Weather Delay 🚂⛈️
🚂⛈️ Overview
A machine learning research project studying algorithms to predict train delays based on departure delay and weather conditions. The goal is to improve the attractiveness of rail travel over cars to reduce carbon footprint.
🎯 Project Motivation
Understanding and predicting train delays is crucial for improving passenger satisfaction and modal shift toward sustainable transportation. By combining weather data with historical delay information, we can develop models that help:
- →Provide better delay predictions to passengers
- →Help operators optimize scheduling
- →Encourage rail travel as a reliable alternative to cars
- →Reduce carbon footprint through sustainable transportation
🦾 Repository
See the code: Weather Delay Repository
📊 Methodology
This study explores classification and regression algorithms to:
- →Classification: Predict if a train will be delayed beyond a threshold
- →Regression: Predict the exact delay duration
Both approaches analyze the relationship between:
- →Departure delay (key historical indicator)

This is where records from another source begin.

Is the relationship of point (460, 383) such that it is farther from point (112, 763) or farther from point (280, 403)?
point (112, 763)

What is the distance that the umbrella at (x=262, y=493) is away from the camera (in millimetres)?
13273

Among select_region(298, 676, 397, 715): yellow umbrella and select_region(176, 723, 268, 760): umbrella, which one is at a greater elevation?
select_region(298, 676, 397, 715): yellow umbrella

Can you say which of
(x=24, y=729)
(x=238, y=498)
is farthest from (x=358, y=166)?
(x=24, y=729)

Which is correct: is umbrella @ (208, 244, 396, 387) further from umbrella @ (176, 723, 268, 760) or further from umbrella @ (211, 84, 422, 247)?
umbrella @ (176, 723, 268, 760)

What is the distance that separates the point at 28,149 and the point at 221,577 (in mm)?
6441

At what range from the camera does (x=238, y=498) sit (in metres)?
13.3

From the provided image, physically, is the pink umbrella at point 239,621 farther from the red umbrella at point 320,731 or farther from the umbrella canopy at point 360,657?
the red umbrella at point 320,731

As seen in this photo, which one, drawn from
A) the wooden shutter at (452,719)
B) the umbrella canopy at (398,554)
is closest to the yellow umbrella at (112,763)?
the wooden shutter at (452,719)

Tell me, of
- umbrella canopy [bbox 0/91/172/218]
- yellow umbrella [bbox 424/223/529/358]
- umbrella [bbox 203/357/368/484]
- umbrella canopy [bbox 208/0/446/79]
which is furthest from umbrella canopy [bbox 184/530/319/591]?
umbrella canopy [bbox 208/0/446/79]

- →Weather conditions at the time of travel
- →Route and temporal factors
📈 Data Sources
The project utilizes data from:
- →Weather Data: Open-Meteo - Free weather API with historical data
- →Train Data: Tuscany Train Feed - Regional train schedules and operations
- →Delay Information: Italian Train Delay Data - Historical delay records
🛠️ Tech Stack
- →Python: Core implementation language
- →Pandas: Data manipulation and analysis
- →NumPy: Numerical computations
- →Scikit-Learn: Machine learning algorithms and evaluation
- →Jupyter Notebooks: Interactive data analysis and experimentation
🚀 Project Structure
Files and their purposes:
- →02-Data Analytics: Main data analysis and model development notebook
- →Data loading and exploration
- →Feature engineering from weather and delay data
- →Model training and evaluation
- →Comparison of classification and regression approaches
Note: Data files require downloading from the sources above before preprocessing.
📝 Research Focus
- →Comparing different classification algorithms for delay prediction
- →Evaluating regression models for delay duration estimation
- →Feature importance analysis of weather and temporal factors
- →Model performance trade-offs between accuracy and simplicity
🤝 Contributing
Contributions are welcome! Please follow these steps:
- →Fork the repository
- →Create a new branch for your feature or bugfix
- →Commit your changes and push them to your fork
- →Submit a pull request with a detailed description of your changes
Please ensure that your code follows the project's coding standards and includes appropriate documentation.
📜 License
This project is licensed under the MIT License. See the LICENSE file for more details.